790 So. 2d 523 | Fla. Dist. Ct. App. | 2001
Cornelio Diaz timely appeals the second summary denial of his postconviction motion. The first order was reversed in Diaz v. State, 766 So.2d 246 (Fla. 4th DCA 2000). On remand, the trial court again denied the motion without holding an evi-dentiary hearing but adopted and attached to its order the state’s response to the motion. We reverse the order only insofar as it denied Diaz’ claim for resentencing under Heggs v. State, 759 So.2d 620 (Fla. 2000).
The trial court found that Diaz’ offenses were committed during the window period when the 1995 sentencing guidelines were unconstitutional, and that the sentence he received for one of the counts exceeded the sentencing range under the 1994 guidelines.
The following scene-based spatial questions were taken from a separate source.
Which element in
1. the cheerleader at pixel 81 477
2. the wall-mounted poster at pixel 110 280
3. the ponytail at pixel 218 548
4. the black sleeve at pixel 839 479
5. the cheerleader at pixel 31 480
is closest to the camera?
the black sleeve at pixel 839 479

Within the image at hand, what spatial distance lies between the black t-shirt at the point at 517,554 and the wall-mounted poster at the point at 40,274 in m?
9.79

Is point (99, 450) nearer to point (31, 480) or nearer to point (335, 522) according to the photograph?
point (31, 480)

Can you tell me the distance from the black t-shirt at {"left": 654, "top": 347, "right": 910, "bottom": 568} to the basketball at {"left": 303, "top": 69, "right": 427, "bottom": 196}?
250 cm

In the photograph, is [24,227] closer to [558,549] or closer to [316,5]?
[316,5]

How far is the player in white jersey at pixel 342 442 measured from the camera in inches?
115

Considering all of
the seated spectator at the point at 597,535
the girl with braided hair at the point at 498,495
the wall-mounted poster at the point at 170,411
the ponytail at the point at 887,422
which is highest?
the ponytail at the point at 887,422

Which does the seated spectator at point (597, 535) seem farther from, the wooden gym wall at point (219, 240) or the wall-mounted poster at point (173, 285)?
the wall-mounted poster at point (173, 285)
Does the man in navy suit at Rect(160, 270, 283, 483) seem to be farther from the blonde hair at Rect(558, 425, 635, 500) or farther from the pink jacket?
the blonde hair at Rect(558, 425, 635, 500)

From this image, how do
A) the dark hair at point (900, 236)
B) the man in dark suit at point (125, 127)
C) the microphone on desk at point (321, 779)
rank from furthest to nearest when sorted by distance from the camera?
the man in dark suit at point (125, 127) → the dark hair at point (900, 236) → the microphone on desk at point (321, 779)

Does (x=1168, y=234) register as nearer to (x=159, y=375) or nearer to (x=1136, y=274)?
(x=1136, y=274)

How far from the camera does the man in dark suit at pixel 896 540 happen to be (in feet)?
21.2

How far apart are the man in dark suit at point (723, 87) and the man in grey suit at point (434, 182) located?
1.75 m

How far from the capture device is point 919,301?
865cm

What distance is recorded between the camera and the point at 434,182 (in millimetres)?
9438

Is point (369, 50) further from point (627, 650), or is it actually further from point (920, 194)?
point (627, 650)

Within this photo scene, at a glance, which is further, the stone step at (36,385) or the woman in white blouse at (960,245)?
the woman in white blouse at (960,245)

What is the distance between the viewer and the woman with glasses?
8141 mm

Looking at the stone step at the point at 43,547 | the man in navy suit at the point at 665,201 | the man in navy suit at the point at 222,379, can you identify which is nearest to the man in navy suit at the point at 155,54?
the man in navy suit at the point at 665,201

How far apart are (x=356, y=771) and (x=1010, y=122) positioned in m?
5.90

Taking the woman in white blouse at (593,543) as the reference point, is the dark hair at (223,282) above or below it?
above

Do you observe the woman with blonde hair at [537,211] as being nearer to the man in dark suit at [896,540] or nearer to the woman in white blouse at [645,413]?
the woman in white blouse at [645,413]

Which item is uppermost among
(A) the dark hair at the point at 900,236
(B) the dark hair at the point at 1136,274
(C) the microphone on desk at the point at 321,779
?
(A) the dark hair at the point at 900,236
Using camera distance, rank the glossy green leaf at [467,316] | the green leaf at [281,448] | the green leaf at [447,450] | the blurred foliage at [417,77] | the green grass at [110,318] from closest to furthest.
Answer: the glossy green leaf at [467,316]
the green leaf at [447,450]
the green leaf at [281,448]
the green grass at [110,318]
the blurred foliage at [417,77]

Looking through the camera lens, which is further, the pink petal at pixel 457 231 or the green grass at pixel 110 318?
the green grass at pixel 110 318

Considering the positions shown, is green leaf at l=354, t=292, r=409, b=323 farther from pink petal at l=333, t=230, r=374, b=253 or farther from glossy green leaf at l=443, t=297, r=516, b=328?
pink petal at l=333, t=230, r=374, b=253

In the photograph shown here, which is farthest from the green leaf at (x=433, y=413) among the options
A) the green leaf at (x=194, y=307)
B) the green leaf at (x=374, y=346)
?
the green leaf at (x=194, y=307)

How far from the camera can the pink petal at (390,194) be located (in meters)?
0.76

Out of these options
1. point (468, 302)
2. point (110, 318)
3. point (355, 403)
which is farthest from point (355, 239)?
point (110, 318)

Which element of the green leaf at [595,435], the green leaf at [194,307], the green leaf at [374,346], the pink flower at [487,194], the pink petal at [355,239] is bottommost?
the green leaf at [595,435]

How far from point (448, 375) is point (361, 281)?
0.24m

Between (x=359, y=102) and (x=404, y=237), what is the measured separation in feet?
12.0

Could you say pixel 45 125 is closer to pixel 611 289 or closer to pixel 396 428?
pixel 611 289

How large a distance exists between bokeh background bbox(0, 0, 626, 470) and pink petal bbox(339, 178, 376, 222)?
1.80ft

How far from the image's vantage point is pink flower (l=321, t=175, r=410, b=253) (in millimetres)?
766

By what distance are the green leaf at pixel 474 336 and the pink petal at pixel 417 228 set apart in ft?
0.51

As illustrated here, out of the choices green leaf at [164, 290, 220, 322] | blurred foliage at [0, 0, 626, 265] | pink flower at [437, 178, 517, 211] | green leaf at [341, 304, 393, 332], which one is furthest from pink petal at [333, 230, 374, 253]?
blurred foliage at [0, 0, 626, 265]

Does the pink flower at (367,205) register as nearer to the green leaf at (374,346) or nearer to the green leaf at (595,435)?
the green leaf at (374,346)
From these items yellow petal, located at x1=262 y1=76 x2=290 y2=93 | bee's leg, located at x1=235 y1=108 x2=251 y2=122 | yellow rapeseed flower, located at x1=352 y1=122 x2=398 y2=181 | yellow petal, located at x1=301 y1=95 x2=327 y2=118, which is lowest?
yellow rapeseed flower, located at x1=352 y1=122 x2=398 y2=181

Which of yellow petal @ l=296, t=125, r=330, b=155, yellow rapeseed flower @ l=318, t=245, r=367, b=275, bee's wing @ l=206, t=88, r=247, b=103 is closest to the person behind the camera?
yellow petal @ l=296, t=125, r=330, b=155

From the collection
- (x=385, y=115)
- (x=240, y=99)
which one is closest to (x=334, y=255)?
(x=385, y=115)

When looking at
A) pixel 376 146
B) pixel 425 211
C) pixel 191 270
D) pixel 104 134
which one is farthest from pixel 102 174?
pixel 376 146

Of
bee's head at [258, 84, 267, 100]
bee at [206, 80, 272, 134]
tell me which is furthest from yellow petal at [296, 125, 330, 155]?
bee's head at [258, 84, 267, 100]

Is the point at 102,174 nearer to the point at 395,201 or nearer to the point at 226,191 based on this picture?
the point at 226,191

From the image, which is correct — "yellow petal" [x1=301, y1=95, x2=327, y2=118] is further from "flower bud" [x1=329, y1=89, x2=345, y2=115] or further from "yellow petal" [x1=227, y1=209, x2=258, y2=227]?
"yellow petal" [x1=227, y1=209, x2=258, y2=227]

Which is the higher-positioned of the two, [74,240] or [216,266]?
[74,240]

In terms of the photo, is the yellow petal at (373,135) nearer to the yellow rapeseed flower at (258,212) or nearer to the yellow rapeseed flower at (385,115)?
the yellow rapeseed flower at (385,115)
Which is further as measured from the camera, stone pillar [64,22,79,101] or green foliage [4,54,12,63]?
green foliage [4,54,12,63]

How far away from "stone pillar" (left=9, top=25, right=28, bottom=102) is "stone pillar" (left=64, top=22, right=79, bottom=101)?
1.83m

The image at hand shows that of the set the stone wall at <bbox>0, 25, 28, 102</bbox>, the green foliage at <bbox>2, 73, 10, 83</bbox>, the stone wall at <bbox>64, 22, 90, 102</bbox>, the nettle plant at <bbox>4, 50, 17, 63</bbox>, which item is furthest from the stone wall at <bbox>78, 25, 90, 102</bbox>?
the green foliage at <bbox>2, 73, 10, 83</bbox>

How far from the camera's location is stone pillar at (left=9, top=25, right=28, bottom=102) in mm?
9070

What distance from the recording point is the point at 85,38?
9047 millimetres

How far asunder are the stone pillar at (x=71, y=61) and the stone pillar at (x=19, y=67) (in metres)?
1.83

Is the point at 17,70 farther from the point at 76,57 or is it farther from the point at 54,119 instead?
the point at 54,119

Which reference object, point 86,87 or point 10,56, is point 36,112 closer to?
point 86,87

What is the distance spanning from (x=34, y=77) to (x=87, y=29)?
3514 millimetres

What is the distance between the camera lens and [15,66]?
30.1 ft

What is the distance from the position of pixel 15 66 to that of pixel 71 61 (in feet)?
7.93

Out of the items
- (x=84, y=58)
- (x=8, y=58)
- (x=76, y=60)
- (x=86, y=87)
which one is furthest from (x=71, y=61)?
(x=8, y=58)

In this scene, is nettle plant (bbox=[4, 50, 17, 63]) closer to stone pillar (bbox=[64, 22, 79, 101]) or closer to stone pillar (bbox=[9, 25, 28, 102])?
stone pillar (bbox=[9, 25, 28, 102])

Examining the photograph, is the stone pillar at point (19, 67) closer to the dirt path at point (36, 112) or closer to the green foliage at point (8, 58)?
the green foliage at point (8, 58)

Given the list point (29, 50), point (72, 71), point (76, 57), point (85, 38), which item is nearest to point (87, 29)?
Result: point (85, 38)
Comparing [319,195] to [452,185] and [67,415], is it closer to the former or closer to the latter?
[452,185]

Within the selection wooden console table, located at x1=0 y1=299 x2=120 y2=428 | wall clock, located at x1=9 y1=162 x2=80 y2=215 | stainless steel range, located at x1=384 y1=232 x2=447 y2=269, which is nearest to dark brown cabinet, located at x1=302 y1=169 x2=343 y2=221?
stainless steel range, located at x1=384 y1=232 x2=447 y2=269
However, the court pointed out that it had found two reasons for an upward departure at the original sentencing hearing, and concluded that it would have imposed the same sentence under the 1994 guidelines.
The state agrees that a new sentencing hearing is required. The trial court may enter an upward departure sentence after the original guidelines sentence is vacated under Heggs. See Woodson v. State, 777 So.2d 1167 (Fla. 3d DCA 2001); Everett v. State, 770 So.2d 192, 193 (Fla. 2d DCA 2000). But see Etienne v. State, 780 So.2d 1038 (Fla. 4th DCA 2001)(trial court cannot impose departure sentence when it had rejected the reasons for an upward departure at the original sentencing hearing). However, the resentencing procedure must comply with the requirements of due process and the Sixth Amendment. Dougherty v. State, 785 So.2d 1221 (Fla. 4th DCA 2001)(defen-dant’s presence is required at resentencing hearing); Ingram v. State, 789 So.2d 430 (Fla. 4th DCA 2001)(indigent defendant has right to court-appointed counsel);
We reverse on this point only and remand for a new sentencing hearing. In all other respects, the order on appeal is affirmed.